De cocaplant (Erythroxylum coca) groeit op grotere hoogte in het noordelijk deel van het Andesgebergte. Vooral in Peru en Bolivia treft men de plant in zijn natuurlijke omgeving aan. De geschiedenis leert ons dat de cocaplant voor de plaatselijke bevolking enig nut had. Zij dronken de bladeren als thee of kauwden de bladeren en hadden daardoor minder last van hoogteziekte en kregen meer energie om in de hooggelegen mijnbouw te werken. Dat is een treurige zaak omdat deze mensen niet voor hun plezier in die onherbergzame oorden in mijnen willen werken, maar uit armoede wel moeten.
Het eerste deel van de wetenschappelijke naam, Erythroxylum, is weer eens een combinatiewoord uit het Grieks, waarbij erythros 'rood' betekent en xylon 'hout'. Kennelijk dacht men vroeger dat de cocaplant rood hout opleverde.

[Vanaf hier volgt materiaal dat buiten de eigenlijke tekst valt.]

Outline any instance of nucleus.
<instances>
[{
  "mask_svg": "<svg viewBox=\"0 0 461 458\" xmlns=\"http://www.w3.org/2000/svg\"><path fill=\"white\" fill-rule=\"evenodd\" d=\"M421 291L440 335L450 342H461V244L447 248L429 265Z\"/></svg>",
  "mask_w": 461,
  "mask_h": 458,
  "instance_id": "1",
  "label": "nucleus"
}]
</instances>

Het tweede deel, coca, heeft een wat exotische oorsprong. Het stamt uit een inheems dialect, het Quechua, waar het woord kúka of q'oka zoiets als 'voedsel voor werkers en reizigers' betekende. De veroverende Spanjaarden kaapten ook dit woord en vervormden het tot coca.
De alkaloïde cocaïne is de belangrijkste psychoactieve component, maar volgens onderzoek bevatten de bladeren ook nog een aantal andere alkaloïden waaronder methylecgonine cinnamaat, benzoylecgonine, truxilline, hydroxytropacocaine, tropacocaine, ecgonine, cuscohygrine, dihydrocuscohygrine, nicotine en hygrine.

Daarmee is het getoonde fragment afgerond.